Security researchers at Sophos have spotted over 19 Android apps on the Google's official Play Store that were secretly loading Coinhive script without user knowledge. The developers/attackers hid the mining script inside HTML files in the assets folder of the malicious apps. Whenever the user started one of these apps, this code was also executed, opening WebView browser instance. While the user believed they had downloaded something legit, the mining code was running in the background, hidden from the sight.
Android malware now includes mining scripts (Loapi, Coinhive, CoinMiner)

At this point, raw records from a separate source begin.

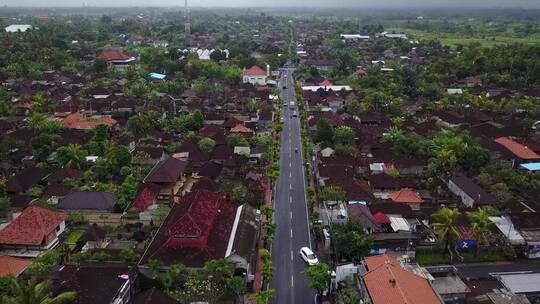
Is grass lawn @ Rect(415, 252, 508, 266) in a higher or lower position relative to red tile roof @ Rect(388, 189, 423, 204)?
lower

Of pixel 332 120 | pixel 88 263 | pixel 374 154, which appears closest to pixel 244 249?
pixel 88 263

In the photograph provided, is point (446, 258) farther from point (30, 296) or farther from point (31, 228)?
point (31, 228)

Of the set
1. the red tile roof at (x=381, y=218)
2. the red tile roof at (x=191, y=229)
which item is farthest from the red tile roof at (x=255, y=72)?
the red tile roof at (x=191, y=229)

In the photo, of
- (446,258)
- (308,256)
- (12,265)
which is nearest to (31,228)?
(12,265)

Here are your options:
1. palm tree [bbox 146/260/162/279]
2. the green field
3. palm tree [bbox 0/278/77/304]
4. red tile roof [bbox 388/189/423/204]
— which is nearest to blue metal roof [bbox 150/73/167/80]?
red tile roof [bbox 388/189/423/204]

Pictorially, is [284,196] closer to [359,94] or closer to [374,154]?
[374,154]

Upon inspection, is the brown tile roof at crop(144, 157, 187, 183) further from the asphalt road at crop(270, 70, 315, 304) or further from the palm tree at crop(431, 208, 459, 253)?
the palm tree at crop(431, 208, 459, 253)
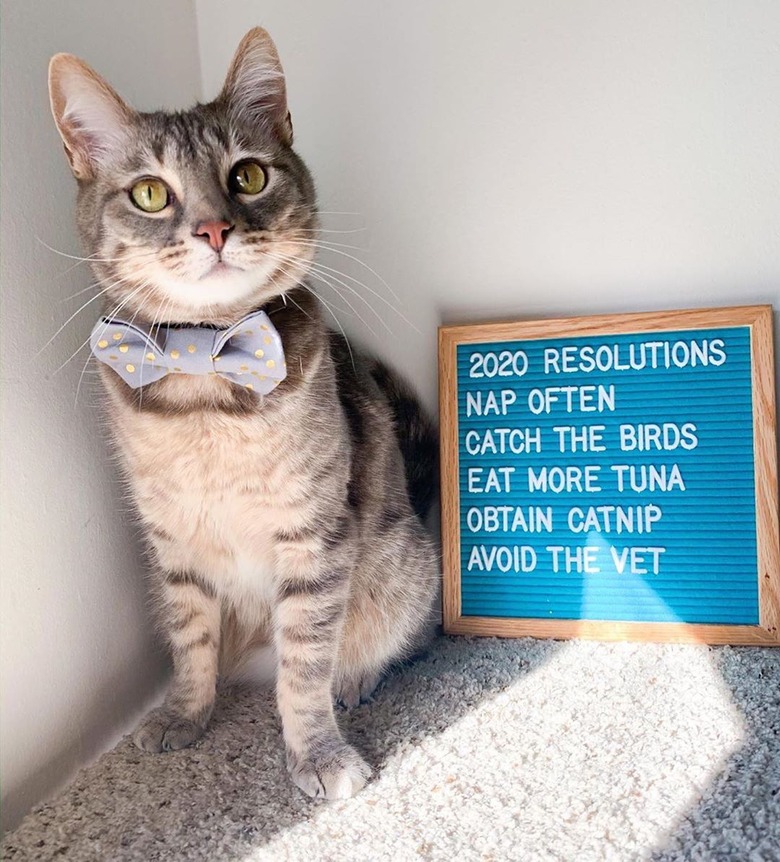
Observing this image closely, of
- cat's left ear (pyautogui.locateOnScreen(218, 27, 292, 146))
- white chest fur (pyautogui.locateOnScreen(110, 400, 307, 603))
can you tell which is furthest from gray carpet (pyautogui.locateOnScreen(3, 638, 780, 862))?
cat's left ear (pyautogui.locateOnScreen(218, 27, 292, 146))

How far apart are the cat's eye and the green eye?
0.10 m

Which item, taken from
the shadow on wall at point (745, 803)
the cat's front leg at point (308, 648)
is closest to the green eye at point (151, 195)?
the cat's front leg at point (308, 648)

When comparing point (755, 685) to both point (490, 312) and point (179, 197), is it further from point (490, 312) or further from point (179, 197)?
point (179, 197)

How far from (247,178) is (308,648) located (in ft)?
2.43

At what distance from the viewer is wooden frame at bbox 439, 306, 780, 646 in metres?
1.46

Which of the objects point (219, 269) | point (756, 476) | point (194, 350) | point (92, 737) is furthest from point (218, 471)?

Dividing the Android mining malware into two categories, researchers said JavaScript in-browser miners were using Coinhive to mine Monero using the application's webview (the browser inside an app). One of these apps secretly hiding Coinhive had between 100,000 to 500,000 downloads. The malicious packages included (a little too much of wrestling...):
- action.wresling.tips
- action.wresting.updates
- best.wresling.tips
- co.stolik.stolik
- com.aovivonatv.app
- com.dav.fitsmoke
- com.learvnteam.game2048
- com.nubx.NubxMobile
- com.sceler.hinet
- com.wrestlingaction
- extreme.action.wwe.wrestin
- top.wresling.tips
- wreslin.action.news
- wreslin.action.videos
- wrestin.action.tips
- com.anees.algorithmsanddatastructures
The second category is of the third-party mining modules where CoinMiner uses a version of cpuminer to mine Bitcoin or Monero. "The miner used is a native version of cpuminer that uses the Stratum Protocol for mining," researchers wrote [PDF]. Apps using this technique include: SafetyNet Wireless app, Recitiamo Santo Rosario, and Car Wallpaper HD Free. All of them have now been removed from the Play Store by Google.
Researchers said that while Android apps have been used by attackers to mine cryptocurrency since 2014, CoinMiner, CoinHive and Loapi (masquerades as popular antivirus or adult content
app) present "a new, worrisome dimension to the trend" that could actually lead to hardware damage.
Since even the legitimate sites and apps are being hijacked to deliver mining scripts, the long-practiced tip of never installing apps from unknown developers might not help in this case. Experts advise users to check their phones for overheating problems and see if a latest download or a certain website is causing it to avoid any permanent damages.